Task instructions:
Working from the entries below, count every line that includes the word "Hebrew". Return the figure alone.

··········

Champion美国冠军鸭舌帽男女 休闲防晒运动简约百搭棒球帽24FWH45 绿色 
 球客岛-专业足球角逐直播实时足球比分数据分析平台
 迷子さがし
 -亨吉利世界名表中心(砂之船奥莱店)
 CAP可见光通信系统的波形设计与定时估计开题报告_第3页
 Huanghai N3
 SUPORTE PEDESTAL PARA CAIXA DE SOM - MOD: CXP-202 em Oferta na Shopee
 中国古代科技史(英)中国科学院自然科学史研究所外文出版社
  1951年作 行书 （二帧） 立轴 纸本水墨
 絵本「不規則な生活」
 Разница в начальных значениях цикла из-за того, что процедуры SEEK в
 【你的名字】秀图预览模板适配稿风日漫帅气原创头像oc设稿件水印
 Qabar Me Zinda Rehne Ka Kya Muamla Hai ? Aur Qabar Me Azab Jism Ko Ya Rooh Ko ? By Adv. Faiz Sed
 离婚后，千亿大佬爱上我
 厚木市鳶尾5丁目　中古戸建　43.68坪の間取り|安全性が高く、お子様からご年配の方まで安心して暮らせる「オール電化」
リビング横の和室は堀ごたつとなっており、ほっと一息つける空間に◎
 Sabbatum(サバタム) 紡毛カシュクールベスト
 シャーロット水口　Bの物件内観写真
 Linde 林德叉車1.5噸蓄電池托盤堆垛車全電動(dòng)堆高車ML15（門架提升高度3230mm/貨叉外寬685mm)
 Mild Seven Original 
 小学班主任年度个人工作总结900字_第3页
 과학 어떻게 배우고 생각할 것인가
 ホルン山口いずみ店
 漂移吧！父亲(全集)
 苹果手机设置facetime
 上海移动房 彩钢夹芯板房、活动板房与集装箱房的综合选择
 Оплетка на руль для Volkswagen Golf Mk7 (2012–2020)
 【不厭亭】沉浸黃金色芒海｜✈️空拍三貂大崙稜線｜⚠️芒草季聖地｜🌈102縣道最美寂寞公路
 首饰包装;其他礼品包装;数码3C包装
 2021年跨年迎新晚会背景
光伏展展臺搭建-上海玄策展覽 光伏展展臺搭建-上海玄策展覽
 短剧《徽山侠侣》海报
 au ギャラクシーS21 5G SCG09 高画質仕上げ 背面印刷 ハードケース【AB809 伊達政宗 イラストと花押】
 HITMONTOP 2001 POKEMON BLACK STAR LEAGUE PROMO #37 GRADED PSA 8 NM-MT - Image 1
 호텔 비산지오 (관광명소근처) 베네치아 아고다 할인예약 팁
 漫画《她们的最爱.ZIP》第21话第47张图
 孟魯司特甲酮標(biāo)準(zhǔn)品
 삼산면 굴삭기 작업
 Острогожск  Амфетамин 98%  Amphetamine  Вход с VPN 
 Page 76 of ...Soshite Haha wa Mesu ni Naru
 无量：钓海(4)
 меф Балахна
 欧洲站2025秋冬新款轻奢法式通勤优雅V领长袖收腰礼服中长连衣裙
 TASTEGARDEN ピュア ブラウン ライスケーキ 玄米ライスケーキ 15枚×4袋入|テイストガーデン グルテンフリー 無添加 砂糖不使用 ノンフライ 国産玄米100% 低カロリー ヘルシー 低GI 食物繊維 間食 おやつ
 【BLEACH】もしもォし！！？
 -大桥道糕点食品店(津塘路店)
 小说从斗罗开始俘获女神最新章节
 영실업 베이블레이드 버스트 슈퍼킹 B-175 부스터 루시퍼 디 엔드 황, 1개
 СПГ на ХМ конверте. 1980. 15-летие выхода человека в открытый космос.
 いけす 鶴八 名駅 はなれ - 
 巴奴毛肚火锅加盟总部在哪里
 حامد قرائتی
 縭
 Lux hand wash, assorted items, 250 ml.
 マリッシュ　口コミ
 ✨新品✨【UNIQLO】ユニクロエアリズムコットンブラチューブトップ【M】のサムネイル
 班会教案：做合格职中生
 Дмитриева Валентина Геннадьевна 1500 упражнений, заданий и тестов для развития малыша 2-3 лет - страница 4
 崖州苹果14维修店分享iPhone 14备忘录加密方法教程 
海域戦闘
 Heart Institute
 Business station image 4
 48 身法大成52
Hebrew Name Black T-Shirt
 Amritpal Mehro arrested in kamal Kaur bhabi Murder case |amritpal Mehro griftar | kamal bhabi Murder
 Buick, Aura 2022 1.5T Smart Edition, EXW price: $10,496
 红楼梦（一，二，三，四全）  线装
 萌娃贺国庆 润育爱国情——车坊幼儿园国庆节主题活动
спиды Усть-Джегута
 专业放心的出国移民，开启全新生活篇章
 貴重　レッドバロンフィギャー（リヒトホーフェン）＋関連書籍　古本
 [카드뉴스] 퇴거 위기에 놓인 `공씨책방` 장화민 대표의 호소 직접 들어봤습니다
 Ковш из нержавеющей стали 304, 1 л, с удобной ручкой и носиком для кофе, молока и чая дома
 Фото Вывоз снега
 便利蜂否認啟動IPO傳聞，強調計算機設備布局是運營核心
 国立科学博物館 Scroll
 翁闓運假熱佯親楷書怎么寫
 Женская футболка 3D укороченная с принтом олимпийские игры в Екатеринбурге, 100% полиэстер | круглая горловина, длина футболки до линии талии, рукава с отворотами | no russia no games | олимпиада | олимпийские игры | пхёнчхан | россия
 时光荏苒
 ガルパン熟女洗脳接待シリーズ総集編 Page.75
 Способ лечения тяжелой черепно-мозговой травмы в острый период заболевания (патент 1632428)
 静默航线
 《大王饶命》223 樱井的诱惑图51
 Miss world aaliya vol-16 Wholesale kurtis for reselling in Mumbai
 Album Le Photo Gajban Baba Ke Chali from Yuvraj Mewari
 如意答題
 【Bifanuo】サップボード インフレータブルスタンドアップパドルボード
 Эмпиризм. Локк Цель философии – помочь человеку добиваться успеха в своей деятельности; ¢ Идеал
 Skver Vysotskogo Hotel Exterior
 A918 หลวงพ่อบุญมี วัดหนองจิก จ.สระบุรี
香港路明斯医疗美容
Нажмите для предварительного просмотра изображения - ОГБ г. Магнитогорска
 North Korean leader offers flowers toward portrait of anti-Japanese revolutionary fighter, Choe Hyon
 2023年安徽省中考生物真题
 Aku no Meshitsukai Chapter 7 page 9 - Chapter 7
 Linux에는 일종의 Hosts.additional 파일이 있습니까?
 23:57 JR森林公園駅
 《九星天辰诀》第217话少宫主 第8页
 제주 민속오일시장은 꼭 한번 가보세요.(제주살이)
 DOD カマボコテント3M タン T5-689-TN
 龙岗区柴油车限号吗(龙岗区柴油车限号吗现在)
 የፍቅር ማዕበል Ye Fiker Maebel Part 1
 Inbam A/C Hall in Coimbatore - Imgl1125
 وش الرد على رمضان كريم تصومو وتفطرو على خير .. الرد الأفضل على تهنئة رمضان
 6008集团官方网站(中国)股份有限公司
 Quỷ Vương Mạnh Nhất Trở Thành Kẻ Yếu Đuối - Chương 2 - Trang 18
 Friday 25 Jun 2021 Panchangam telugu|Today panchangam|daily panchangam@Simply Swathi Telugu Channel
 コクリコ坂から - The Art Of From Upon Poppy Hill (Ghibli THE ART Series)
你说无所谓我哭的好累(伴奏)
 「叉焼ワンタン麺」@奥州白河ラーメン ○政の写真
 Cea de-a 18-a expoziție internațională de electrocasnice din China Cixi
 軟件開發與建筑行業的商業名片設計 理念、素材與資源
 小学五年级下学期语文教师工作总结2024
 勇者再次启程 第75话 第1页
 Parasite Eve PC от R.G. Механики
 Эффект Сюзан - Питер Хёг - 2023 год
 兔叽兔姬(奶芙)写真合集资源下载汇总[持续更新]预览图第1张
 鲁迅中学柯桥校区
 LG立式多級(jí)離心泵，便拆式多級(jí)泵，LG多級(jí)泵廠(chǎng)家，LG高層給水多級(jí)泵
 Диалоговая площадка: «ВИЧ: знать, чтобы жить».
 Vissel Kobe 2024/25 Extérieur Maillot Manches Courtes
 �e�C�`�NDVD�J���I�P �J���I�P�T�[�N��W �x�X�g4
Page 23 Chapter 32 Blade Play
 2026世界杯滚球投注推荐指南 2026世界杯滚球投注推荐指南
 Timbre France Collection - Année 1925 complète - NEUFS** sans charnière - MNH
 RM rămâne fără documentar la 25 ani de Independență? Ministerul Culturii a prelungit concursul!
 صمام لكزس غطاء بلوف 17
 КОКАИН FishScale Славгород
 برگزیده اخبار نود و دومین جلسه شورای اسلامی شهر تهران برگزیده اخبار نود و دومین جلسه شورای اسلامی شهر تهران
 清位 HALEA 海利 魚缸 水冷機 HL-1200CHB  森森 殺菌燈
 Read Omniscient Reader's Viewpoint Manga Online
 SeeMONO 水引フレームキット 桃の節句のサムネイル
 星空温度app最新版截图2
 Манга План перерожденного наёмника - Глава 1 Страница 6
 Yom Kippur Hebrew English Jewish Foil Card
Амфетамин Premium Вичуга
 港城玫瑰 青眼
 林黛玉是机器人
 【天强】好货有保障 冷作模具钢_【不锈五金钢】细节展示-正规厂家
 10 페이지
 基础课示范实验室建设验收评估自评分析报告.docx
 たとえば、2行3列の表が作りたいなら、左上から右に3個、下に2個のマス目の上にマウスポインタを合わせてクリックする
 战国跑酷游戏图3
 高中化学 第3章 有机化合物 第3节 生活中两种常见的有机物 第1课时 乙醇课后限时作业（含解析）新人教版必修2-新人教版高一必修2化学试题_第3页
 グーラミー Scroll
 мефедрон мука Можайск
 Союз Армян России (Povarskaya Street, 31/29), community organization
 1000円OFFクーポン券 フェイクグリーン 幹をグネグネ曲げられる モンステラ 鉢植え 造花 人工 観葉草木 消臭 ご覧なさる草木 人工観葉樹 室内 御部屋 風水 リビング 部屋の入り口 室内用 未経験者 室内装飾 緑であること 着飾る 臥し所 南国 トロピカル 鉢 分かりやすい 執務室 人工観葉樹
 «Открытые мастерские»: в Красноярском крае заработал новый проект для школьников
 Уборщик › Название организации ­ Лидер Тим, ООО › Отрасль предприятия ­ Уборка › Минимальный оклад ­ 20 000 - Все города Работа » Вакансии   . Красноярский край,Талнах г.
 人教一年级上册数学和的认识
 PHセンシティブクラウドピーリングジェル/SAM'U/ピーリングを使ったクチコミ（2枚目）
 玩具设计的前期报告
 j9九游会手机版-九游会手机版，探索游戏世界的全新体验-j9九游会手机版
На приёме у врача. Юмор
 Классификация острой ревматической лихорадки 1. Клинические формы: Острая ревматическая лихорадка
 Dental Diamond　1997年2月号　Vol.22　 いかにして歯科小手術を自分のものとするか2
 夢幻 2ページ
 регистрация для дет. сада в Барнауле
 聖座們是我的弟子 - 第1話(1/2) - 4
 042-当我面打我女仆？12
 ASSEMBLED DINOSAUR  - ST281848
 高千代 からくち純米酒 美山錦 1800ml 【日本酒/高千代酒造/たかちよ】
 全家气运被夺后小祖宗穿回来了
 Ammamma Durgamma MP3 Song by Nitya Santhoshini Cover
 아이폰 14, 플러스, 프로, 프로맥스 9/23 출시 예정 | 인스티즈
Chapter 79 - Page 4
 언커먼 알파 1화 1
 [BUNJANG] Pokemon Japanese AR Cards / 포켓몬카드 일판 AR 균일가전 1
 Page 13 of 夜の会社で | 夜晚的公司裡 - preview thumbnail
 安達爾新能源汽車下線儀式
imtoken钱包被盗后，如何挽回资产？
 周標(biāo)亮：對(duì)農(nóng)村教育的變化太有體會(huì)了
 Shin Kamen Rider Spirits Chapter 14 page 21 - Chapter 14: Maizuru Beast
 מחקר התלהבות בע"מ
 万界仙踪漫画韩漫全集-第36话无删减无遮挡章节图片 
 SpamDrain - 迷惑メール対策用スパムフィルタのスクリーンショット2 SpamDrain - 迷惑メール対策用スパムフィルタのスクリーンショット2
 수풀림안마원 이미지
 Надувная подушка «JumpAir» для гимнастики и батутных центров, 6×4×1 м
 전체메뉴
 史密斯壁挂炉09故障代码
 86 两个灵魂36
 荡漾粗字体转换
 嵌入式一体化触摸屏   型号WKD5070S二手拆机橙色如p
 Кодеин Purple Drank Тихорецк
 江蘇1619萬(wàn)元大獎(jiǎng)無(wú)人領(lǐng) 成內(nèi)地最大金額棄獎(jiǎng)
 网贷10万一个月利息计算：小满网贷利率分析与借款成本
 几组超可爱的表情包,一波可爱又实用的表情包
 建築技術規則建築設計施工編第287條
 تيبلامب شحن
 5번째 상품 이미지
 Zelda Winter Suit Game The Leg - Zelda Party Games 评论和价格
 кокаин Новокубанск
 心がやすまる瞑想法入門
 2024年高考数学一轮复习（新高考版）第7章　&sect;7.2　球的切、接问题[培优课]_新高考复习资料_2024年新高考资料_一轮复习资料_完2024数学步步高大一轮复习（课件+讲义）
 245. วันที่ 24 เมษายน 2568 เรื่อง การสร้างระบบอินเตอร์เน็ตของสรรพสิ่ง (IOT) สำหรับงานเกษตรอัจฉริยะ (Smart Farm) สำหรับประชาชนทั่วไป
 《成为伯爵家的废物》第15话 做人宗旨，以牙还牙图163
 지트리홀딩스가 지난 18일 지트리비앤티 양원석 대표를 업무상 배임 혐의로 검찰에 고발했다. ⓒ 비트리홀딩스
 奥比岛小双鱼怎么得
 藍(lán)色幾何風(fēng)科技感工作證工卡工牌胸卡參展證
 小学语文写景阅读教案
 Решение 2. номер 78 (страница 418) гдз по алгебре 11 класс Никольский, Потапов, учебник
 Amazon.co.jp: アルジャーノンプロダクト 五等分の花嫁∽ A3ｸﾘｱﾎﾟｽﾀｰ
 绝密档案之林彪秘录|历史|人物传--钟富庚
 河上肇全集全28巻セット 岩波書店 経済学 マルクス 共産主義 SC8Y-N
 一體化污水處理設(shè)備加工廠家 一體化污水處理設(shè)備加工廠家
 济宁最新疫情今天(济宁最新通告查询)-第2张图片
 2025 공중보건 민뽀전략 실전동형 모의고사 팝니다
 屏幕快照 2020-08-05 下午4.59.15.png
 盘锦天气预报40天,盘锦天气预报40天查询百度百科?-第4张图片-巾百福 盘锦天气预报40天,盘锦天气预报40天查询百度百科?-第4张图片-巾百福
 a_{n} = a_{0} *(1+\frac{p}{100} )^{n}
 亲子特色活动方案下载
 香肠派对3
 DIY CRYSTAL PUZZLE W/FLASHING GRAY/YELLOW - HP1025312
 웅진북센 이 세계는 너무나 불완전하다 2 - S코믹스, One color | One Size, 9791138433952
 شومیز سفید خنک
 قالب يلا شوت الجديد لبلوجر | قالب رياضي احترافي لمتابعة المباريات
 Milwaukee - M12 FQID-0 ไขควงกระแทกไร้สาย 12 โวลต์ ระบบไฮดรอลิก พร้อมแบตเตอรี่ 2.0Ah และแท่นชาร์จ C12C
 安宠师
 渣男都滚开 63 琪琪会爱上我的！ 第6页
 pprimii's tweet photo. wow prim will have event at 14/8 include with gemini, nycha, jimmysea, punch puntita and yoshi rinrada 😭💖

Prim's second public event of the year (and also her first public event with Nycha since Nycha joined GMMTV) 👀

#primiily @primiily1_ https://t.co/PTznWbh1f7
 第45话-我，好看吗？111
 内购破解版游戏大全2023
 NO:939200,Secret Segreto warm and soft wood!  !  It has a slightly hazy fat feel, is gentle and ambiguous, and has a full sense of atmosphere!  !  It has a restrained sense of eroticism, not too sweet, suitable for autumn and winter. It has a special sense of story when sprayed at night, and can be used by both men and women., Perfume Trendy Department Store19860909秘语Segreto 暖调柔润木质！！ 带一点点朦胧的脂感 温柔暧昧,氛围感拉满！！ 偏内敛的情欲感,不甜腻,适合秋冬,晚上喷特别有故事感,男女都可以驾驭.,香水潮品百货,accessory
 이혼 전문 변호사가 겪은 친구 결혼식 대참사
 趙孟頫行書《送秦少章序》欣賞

··········

Result of the task:
2